* Begin *

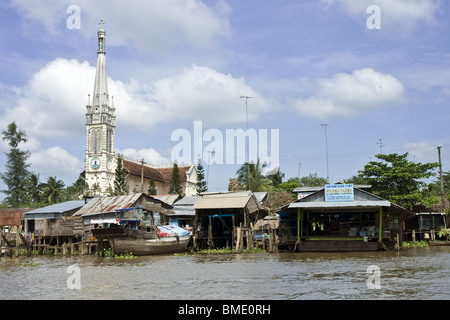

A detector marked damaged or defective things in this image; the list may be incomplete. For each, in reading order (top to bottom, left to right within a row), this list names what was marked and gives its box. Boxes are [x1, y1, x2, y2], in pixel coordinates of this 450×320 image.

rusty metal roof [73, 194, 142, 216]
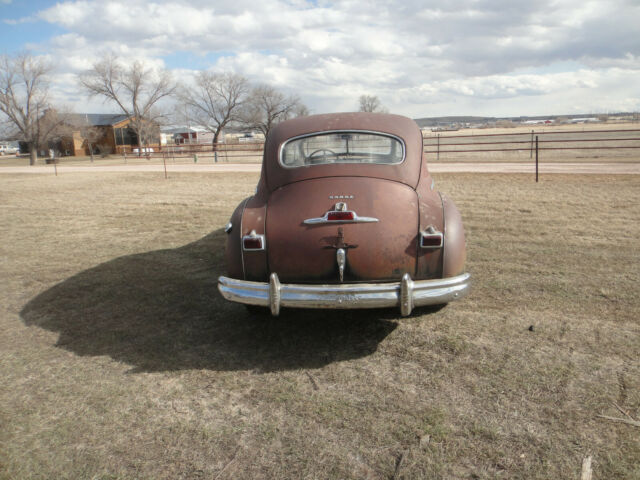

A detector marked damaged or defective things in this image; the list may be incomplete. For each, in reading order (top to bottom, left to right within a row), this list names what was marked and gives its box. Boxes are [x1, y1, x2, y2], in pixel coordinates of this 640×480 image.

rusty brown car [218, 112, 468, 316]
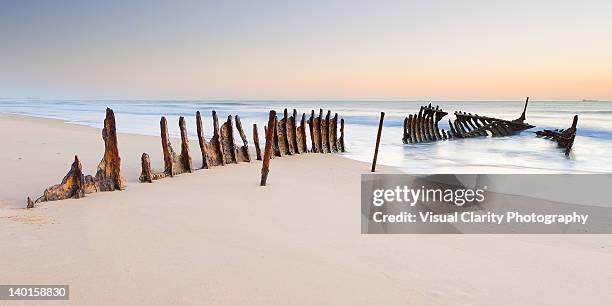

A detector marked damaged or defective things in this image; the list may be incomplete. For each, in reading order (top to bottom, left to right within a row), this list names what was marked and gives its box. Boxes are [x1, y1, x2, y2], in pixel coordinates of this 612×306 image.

* End *

§ Exercise requirements
Can you rewrite every one of the records above with "damaged or defective" changed to "worn or broken", keeping everything else the same and leaving out the pictures?

§ The answer
A detector marked worn or broken things in this image; the list may be incomplete. For each, in reading order (top to bottom, left to right within a row), this list names what was marked and gives its box. Boxes are [x1, y1, x2, y2], in pixel coordinates of this 450×320 image.

rusty metal roof [73, 194, 142, 216]

A detector marked worn or broken things in this image; the list may be incomplete. For each, in reading order (top to bottom, left to right within a row), this list names what was marked and gives its box. Boxes are [x1, y1, x2, y2], in pixel coordinates of this 640×480 image.

rusty brown car [218, 112, 468, 316]

A detector marked worn or broken things in this image; the list may be incomplete. For each, in reading order (top to bottom, left to right within a row), this list names what was marked and gives its box. Boxes are [x1, y1, x2, y2], in pixel coordinates of this 612×306 image.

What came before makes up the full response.